_Reading text:_
================================

The Mona Lisa had thyroid
problems that account for her yellow skin, thinning hair and a
possible goitre on her neck, two US researchers say.
In a paper published in the September 2018 issue of the Mayo
Clinic Proceedings, Brigham and Women's Hospital researcher
Mandeep Mehra and University of California, Santa Barbara's
Hilary Campbell said that clinical hypothyroidism is a more
likely diagnosis than previous hypotheses including a lipid
disorder and heart disease.
"The enigma of the Mona Lisa can be resolved by a simple
medical diagnosis of a hypothyroidism-related illness," Dr.
Mehra said.
"In many ways, it is the allure of the imperfections of
disease that give this masterpiece its mysterious reality and
charm."
Had Leonardo da Vinci's enigmatic sitter Lisa Gherardini
suffered from heart disease and a lipid disorder, it's unlikely
she would have lived to such an advanced age given the limited
treatments available in 16th century Italy.
Dr. Mehra cited the Mona Lisa's thinning hair, yellow skin,
and possible goitre as visual evidence of hypothyroidism.
"The diet of Italians during the Renaissance was lacking in
iodine, and resulting goiters (swollen thyroid gland) were
commonly depicted in paintings and sculptures of the era," he
said.

================================

_Task list:_
a) Do these statements agree with the Mona Lisa article? Answer yes or no for each, quoting the words that decide it: (i) The researchers' paper appeared in the September 2018 issue of the Mayo Clinic Proceedings. (ii) The researchers judged heart disease a more likely diagnosis than hypothyroidism. (iii) The diet of Italians during the Renaissance was rich in iodine.
b) Can you continue the Mona Lisa article from where it stops?
The data after this point have nothing to do with the Mona Lisa article.

================================

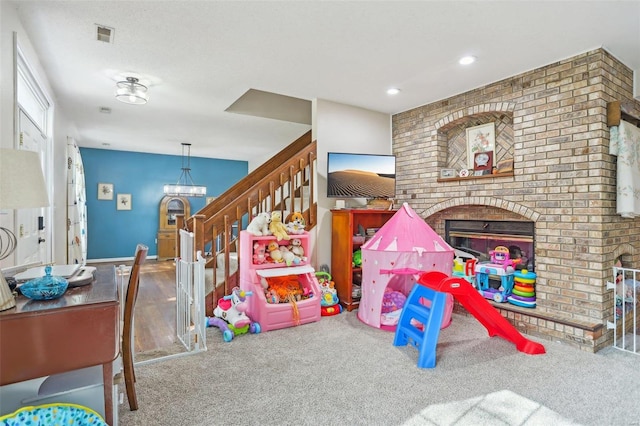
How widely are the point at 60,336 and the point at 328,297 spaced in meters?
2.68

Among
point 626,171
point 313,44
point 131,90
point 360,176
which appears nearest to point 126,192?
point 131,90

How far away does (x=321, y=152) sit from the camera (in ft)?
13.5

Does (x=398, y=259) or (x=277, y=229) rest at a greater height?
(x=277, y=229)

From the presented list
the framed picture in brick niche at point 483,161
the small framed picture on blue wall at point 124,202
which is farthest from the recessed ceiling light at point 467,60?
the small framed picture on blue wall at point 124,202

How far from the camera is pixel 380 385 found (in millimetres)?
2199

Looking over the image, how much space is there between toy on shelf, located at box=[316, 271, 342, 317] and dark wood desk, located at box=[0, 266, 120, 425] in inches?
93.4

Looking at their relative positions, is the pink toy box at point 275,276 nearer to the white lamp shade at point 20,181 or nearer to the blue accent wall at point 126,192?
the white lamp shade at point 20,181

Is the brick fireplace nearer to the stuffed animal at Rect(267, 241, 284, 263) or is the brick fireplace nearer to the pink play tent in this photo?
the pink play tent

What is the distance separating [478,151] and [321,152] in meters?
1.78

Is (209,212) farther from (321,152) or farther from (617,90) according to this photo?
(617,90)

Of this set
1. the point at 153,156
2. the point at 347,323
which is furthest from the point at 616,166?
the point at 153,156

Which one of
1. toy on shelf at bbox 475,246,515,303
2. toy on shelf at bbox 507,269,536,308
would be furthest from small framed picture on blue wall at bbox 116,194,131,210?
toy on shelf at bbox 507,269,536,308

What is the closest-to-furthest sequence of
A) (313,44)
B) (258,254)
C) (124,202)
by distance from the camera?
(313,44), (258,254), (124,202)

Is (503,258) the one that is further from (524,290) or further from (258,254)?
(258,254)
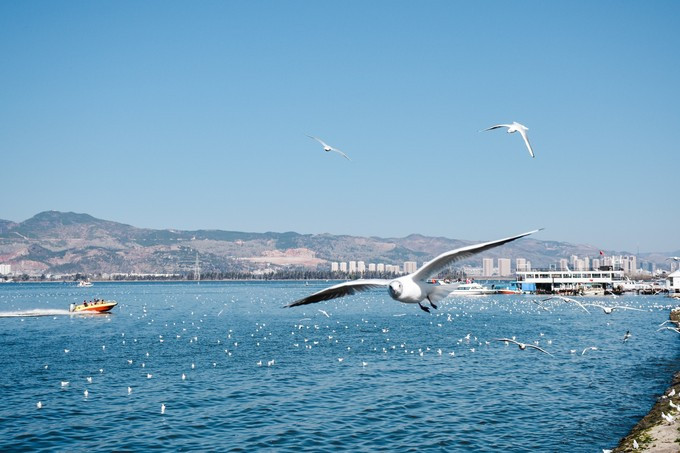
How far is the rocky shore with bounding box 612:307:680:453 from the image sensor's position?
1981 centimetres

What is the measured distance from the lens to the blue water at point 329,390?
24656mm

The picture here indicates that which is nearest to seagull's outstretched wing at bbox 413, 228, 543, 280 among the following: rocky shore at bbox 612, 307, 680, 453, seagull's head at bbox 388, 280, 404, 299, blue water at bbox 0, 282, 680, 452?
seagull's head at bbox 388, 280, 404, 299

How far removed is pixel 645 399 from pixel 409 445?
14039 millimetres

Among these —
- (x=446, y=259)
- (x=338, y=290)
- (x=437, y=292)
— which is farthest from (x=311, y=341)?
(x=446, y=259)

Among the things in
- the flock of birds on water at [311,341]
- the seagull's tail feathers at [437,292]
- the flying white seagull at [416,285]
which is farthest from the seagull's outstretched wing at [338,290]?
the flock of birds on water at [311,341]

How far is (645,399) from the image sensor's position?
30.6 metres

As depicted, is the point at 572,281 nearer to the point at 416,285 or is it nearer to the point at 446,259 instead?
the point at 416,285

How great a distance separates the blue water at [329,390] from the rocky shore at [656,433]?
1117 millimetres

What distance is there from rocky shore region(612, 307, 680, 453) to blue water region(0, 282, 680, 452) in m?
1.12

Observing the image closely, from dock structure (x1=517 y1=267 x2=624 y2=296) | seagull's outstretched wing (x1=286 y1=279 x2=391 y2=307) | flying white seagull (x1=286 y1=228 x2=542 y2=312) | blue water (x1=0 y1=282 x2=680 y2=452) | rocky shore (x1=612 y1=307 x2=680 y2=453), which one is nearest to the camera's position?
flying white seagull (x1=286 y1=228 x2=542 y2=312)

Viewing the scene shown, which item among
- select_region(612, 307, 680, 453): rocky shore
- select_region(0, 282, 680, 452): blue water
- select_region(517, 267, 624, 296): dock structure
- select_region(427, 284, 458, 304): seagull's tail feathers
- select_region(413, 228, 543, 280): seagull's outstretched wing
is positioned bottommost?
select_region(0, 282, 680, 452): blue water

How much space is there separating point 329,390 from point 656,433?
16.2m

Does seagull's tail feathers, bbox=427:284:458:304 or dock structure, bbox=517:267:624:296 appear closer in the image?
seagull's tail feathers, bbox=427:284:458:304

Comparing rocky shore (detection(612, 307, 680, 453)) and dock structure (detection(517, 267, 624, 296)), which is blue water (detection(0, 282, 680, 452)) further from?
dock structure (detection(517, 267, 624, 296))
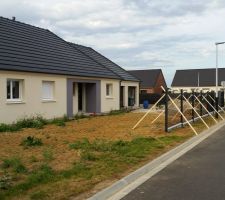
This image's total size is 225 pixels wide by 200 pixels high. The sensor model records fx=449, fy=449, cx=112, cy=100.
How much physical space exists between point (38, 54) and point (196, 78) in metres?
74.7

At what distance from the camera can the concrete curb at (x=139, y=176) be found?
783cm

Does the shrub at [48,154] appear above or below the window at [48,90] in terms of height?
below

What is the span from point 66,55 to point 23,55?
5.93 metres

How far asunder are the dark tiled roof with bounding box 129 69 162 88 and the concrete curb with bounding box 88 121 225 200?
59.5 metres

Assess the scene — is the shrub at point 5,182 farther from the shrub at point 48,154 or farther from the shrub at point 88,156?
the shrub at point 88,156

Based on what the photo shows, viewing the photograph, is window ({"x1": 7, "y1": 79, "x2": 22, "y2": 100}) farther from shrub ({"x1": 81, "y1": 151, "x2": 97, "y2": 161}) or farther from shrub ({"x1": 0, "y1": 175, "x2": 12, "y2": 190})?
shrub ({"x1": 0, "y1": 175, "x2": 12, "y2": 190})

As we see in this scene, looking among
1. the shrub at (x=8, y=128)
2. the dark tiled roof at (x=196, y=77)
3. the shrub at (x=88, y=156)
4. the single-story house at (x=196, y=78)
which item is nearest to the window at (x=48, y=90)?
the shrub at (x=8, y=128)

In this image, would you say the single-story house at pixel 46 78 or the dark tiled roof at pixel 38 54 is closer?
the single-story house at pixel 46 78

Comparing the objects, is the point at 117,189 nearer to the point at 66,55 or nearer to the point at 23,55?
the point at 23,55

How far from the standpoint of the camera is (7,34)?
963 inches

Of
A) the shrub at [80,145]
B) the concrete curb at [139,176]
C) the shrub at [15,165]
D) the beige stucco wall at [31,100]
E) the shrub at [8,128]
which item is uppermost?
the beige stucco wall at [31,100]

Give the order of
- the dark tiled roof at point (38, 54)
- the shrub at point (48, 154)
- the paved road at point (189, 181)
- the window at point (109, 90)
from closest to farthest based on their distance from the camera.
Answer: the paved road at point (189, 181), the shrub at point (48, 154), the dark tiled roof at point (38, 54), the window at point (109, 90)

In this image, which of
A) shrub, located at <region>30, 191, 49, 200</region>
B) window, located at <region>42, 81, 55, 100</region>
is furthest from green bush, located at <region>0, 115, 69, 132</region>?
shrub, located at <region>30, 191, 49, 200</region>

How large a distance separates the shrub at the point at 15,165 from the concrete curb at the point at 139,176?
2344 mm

================================

_List of answers:_
a)
(i) Yes: "published in the September 2018 issue of the Mayo Clinic Proceedings"
(ii) No: "clinical hypothyroidism is a more likely diagnosis than previous hypotheses including a lipid disorder and heart disease"
(iii) No: "The diet of Italians during the Renaissance was lacking in iodine"

b)
"Additionally, Lisa Gherardini gave birth shortly before
sitting for the portrait, which indicates the possibility of
peripartum thyroiditis (inflammation of the thyroid after
pregnancy)."
The Mona Lisa's appearance has spurred a cottage industry of
medical suggestions over the years.
A Spanish neuroscientist recently claimed the secret of her
"vanishing" smile is in the messages sent to the brain
by the beholder's eyes.
"Sometimes one channel wins over the other, and you see
the smile, sometimes others take over and you don't see the
smile," Alicante-based neuroscientist and art lover Luis
Martinez Otero said in British science journal New Scientist.
Otero asked volunteers to look at different-sized
versions of the portrait from varying distances and in varying
light.
Closer or better-lit viewing brought the smile to life
while dimmer and distant conditions made it fade.
Using new computer software, Otero and his assistant
Diego Alonso Pablos also gauged different observation
positions.
Dead-centre vision appeared to produce a fuller and
smugger smile while peripheral views made Mona Lisa seem sad,
they said.
The reason, they concluded, is that different cells in
the retina transmit different categories of information.
These channels, Otero and Pablos say, encode data in
different ways, leading to the apparent 'shape-shifting' on
the lips of the woman captured by Leonardo in 1503-06.
The Spanish study isn't the first to argue that viewing
conditions determine how the smile appears.
In 2000 a Harvard neuroscientist said the smile was
easier to see from the side while in 2005 another US team
said random noise could interfere with its appearance.
Other theories are based on speculation about the woman
recently identified as the wife of Florence merchant
Francesco Del Giocondo (giving her Italian name 'La Gioconda').
She was pregnant, or had recently given birth, some say,
or perhaps she had just lost a loved one.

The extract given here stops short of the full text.